Goal of the exercise — Return, character for character, every line of the rows, starting with the line that contains "Comparing their positions, is" and continuing through the end of the rows, with both of those lines included.

Rows of spatial reasoning questions:
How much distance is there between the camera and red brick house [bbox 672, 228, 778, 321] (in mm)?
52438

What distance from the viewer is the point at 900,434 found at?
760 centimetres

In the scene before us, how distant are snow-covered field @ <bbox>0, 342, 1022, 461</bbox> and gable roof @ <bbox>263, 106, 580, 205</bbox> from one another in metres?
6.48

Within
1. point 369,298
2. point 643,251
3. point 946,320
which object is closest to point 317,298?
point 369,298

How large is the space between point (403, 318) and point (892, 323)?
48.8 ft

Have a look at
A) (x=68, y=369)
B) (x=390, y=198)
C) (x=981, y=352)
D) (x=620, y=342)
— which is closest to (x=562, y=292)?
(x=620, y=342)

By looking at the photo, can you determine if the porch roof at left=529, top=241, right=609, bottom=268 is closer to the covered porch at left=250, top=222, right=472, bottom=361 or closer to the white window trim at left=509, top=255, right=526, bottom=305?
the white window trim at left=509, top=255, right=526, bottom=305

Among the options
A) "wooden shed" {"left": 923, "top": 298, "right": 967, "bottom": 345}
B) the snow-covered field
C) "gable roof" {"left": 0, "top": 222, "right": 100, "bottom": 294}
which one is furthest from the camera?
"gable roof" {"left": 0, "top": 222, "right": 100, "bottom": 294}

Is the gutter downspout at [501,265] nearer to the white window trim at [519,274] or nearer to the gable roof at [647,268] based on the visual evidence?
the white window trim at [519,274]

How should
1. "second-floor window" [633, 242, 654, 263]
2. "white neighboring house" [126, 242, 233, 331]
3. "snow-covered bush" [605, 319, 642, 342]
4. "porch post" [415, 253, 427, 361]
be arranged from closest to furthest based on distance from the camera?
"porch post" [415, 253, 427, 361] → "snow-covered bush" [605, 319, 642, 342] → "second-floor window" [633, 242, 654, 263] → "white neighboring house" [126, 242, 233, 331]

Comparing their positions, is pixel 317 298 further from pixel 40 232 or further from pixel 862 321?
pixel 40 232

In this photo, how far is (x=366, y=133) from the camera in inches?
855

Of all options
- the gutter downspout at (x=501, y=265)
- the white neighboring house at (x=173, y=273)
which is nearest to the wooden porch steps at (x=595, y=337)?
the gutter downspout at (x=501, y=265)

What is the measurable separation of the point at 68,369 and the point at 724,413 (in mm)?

Output —
Comparing their positions, is pixel 317 298 further from pixel 40 232 or further from pixel 862 321?
pixel 40 232

In this photo, how far is (x=366, y=133) from the camera in inches?
855

Of all options
- the gutter downspout at (x=501, y=265)
- the white neighboring house at (x=173, y=273)
which is nearest to the wooden porch steps at (x=595, y=337)?
the gutter downspout at (x=501, y=265)

What is the measurable separation of the point at 68,369 and the point at 724,413 (in mm)?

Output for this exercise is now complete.